Designing Efficient LLM Accelerators for Edge Devices
- URL: http://arxiv.org/abs/2408.00462v1
- Date: Thu, 1 Aug 2024 11:06:05 GMT
- Title: Designing Efficient LLM Accelerators for Edge Devices
- Authors: Jude Haris, Rappy Saha, Wenhao Hu, José Cano,
- Abstract summary: Large Language Models (LLMs) can be deployed on resource-constrained edge devices to reduce reliance on network connections and provide more privacy.
To address this issue, designing new and efficient edge accelerators for LLM inference is crucial.
We propose SECDA-LLM, that utilizes the SECDA methodology to streamline the process of designing, integrating, and deploying efficient FPGA-based LLM accelerators.

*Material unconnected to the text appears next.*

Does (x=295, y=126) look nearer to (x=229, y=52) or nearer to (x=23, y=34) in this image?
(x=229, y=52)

- Score: 1.4128048241287314
- License: http://creativecommons.org/licenses/by/4.0/
- Abstract: The increase in open-source availability of Large Language Models (LLMs) has enabled users to deploy them on more and more resource-constrained edge devices to reduce reliance on network connections and provide more privacy. However, the high computation and memory demands of LLMs make their execution on resource-constrained edge devices challenging and inefficient. To address this issue, designing new and efficient edge accelerators for LLM inference is crucial. FPGA-based accelerators are ideal for LLM acceleration due to their reconfigurability, as they enable model-specific optimizations and higher performance per watt. However, creating and integrating FPGA-based accelerators for LLMs (particularly on edge devices) has proven challenging, mainly due to the limited hardware design flows for LLMs in existing FPGA platforms. To tackle this issue, in this paper we first propose a new design platform, named SECDA-LLM, that utilizes the SECDA methodology to streamline the process of designing, integrating, and deploying efficient FPGA-based LLM accelerators for the llama.cpp inference framework. We then demonstrate, through a case study, the potential benefits of SECDA-LLM by creating a new MatMul accelerator that supports block floating point quantized operations for LLMs. Our initial accelerator design, deployed on the PYNQ-Z1 board, reduces latency 1.7 seconds per token or ~2 seconds per word) by 11x over the dual-core Arm NEON-based CPU execution for the TinyLlama model.